§ REQUIRED WORK:
Copy the items below word for word, leaving out the pictures.

Recorded data
+---+

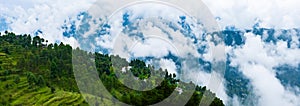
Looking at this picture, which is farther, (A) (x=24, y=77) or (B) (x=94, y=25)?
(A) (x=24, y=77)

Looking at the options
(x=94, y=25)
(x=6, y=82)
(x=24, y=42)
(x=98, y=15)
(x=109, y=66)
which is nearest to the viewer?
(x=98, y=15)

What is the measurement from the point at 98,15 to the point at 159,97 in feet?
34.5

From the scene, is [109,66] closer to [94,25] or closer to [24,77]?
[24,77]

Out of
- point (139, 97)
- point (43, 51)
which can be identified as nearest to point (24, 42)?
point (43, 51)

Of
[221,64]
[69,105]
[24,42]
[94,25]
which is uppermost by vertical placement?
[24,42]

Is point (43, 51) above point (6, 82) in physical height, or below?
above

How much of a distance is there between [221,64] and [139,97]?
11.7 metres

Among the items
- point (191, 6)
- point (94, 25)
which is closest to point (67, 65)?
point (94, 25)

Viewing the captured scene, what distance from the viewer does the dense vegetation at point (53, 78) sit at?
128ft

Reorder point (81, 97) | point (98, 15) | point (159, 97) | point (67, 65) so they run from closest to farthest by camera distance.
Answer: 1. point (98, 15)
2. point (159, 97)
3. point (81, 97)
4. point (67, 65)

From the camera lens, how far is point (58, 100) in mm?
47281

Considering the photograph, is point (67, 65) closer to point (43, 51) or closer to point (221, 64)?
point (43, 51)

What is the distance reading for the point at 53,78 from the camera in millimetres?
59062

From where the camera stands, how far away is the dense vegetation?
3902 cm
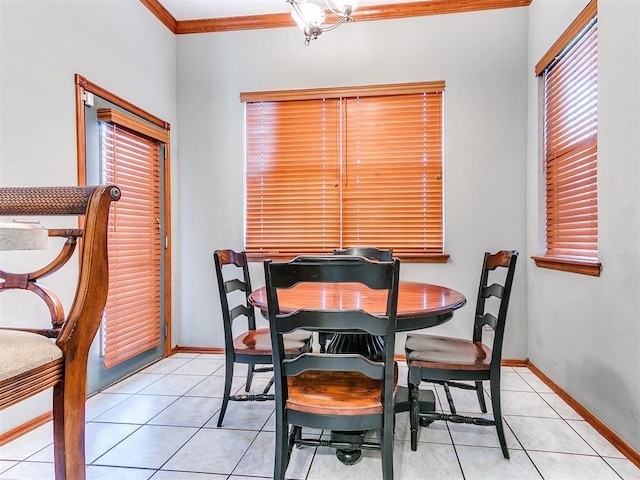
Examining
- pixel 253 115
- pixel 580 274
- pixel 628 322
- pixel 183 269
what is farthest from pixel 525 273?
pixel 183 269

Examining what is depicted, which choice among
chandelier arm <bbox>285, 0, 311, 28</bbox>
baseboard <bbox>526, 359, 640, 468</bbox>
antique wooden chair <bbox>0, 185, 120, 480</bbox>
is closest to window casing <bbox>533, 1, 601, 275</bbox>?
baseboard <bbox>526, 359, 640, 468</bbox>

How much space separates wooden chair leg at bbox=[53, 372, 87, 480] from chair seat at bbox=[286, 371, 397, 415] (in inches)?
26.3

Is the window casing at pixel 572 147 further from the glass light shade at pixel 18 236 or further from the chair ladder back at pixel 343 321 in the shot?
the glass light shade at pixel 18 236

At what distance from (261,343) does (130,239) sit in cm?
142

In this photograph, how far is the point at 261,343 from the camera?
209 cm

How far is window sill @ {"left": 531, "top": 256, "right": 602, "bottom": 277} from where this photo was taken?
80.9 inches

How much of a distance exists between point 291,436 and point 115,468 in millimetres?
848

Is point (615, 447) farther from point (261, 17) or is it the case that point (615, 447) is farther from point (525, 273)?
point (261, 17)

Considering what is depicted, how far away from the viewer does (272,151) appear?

+---+

§ WRITTEN SOLUTION:
Looking at this picture, which is farther, (A) (x=24, y=77) or (B) (x=94, y=25)?
(A) (x=24, y=77)

Looking at the options
(x=94, y=25)
(x=6, y=82)
(x=24, y=42)
(x=98, y=15)
(x=109, y=66)
which is nearest to the viewer?
(x=98, y=15)

What is the measurement from the point at 98,15 to the point at 159,97 in feet?
34.5

From the scene, is [109,66] closer to [94,25] or closer to [24,77]?
[24,77]

Out of
- point (139, 97)
- point (43, 51)
which can be identified as nearest to point (24, 42)?
point (43, 51)

Of
[221,64]
[69,105]
[24,42]
[94,25]
which is uppermost by vertical placement?
[24,42]

Is point (43, 51) above point (6, 82) in physical height, or below?
above

How much of a distance is there between [221,64] and [139,97]?
11.7 metres

Among the items
- point (191, 6)
- point (94, 25)
which is closest to point (67, 65)?
point (94, 25)

Viewing the captured scene, what distance from the viewer does the dense vegetation at point (53, 78) sit at?
128ft

Reorder point (81, 97) | point (98, 15) | point (159, 97) | point (67, 65) so they run from closest to farthest by camera distance.
Answer: 1. point (98, 15)
2. point (159, 97)
3. point (81, 97)
4. point (67, 65)

From the camera lens, how far is point (58, 100) in mm?
47281

Considering the photograph, is point (67, 65) closer to point (43, 51) or closer to point (221, 64)?
point (43, 51)

What is the distance reading for the point at 53,78 from the camera in millimetres?
59062

From where the camera stands, how far away is the dense vegetation?
3902 cm
Examining
- pixel 253 115
- pixel 580 274
- pixel 628 322
- pixel 183 269
what is farthest from pixel 525 273?
pixel 183 269

Examining what is depicted, which choice among
chandelier arm <bbox>285, 0, 311, 28</bbox>
baseboard <bbox>526, 359, 640, 468</bbox>
antique wooden chair <bbox>0, 185, 120, 480</bbox>
is closest to window casing <bbox>533, 1, 601, 275</bbox>?
baseboard <bbox>526, 359, 640, 468</bbox>

How much space separates wooden chair leg at bbox=[53, 372, 87, 480] from chair seat at bbox=[286, 371, 397, 415] (in inches)?
26.3

Is the window casing at pixel 572 147 further from the glass light shade at pixel 18 236 or further from the chair ladder back at pixel 343 321 in the shot?
the glass light shade at pixel 18 236

At what distance from (261,343) does (130,239) sit in cm?
142

In this photograph, how far is the point at 261,343 from the camera?
209 cm

How far is window sill @ {"left": 531, "top": 256, "right": 602, "bottom": 277} from where this photo was taken?
80.9 inches

How much of a distance exists between point 291,436 and point 115,468 in millimetres?
848

Is point (615, 447) farther from point (261, 17) or is it the case that point (615, 447) is farther from point (525, 273)?
point (261, 17)

Considering what is depicted, how far away from the viewer does (272,151) appear?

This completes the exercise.